Right now, only 15 countries have more than 20% of their population at an age of 65 or above. That number of countries is expected to grow to 44 by 2030 and to 61 by 2050. For the first time globally in 2018, the number of people over 65 has surpassed those under 5 and that number has only grown since.
The growing numbers of aging adults has prompted AARP to partner with the University of Michigan to create the National Poll on Healthy Aging (NPHA). The goal of the survey is to tap into perspectives of older adults and their caregivers to help inform the public, health care providers, and policymakers on issues related to healthy aging.
With the onset of COVID-19, NPHA has focused many of their surveys around the risks for older adults. Shifts to telehealth visits and patient portals showed lack of medical information access at a time when it is needed most.
The healthy aging trend has not been lost on Madison Avenue and other leading marketers throughout the globe. As a result, many brands are viewing seniors as a prized demographic. They are expanding their product offerings along with their marketing budgets to reach the over-65 consumer. And even a few brands that target a much younger audience are developing new product lines with healthy aging in mind.

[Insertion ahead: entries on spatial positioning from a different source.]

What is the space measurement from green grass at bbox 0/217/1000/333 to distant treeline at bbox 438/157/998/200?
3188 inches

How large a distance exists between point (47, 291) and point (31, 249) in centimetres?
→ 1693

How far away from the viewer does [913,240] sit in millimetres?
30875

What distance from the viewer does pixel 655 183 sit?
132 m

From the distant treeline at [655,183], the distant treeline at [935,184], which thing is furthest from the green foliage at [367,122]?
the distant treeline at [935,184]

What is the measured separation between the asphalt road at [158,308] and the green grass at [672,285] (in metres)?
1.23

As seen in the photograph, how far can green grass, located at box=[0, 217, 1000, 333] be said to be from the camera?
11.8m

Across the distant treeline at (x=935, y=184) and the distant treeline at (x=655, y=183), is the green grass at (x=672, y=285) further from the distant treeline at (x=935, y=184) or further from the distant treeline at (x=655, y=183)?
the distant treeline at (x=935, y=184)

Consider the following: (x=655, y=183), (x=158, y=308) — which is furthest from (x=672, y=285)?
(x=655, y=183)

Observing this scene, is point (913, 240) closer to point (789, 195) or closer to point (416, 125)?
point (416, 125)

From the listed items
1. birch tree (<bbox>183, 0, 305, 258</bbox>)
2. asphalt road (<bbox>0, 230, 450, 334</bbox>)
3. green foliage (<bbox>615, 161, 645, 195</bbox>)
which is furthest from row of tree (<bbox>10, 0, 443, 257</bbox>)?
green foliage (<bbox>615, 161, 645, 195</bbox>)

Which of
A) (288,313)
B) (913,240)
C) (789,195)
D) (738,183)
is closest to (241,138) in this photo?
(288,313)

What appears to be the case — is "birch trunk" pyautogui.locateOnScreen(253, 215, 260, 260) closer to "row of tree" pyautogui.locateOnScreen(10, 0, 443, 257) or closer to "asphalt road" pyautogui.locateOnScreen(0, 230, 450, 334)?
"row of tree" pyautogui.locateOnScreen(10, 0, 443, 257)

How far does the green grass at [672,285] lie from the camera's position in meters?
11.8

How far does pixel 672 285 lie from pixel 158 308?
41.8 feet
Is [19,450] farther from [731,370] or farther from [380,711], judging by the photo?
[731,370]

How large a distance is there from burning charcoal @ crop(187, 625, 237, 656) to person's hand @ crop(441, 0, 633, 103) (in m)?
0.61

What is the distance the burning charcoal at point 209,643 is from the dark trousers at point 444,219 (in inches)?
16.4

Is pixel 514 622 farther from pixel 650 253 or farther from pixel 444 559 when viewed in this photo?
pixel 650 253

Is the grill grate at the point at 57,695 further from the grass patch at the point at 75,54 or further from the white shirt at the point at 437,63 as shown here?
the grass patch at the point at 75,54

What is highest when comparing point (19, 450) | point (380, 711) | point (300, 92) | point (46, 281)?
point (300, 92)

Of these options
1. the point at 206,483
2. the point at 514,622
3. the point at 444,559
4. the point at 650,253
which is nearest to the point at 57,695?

For instance, a company which makes infant formula has now launched a product in China that it says contains ingredients to boost the immune system in aging consumers. Another company introduced a powdered milk drink targeting older adults which it says enhances mobility during aging.
Swedish furnishing retailer IKEA has expanded its product line to include upright armchairs with higher seating to make it a little easier for aging adults to rise out of their chairs. Proctor & Gamble Co. has started selling razors that they envision for caregivers in Canada, where company data shows one in four people helps someone with aging-related needs.
Not surprisingly, this product expansion has extended to skin and beauty products and the trend is expected to continue longer-term. It’s too early to tell the outcome of marketer focus on mature consumers. For now, we can probably just be thankful that executives want us to stay healthy later in life.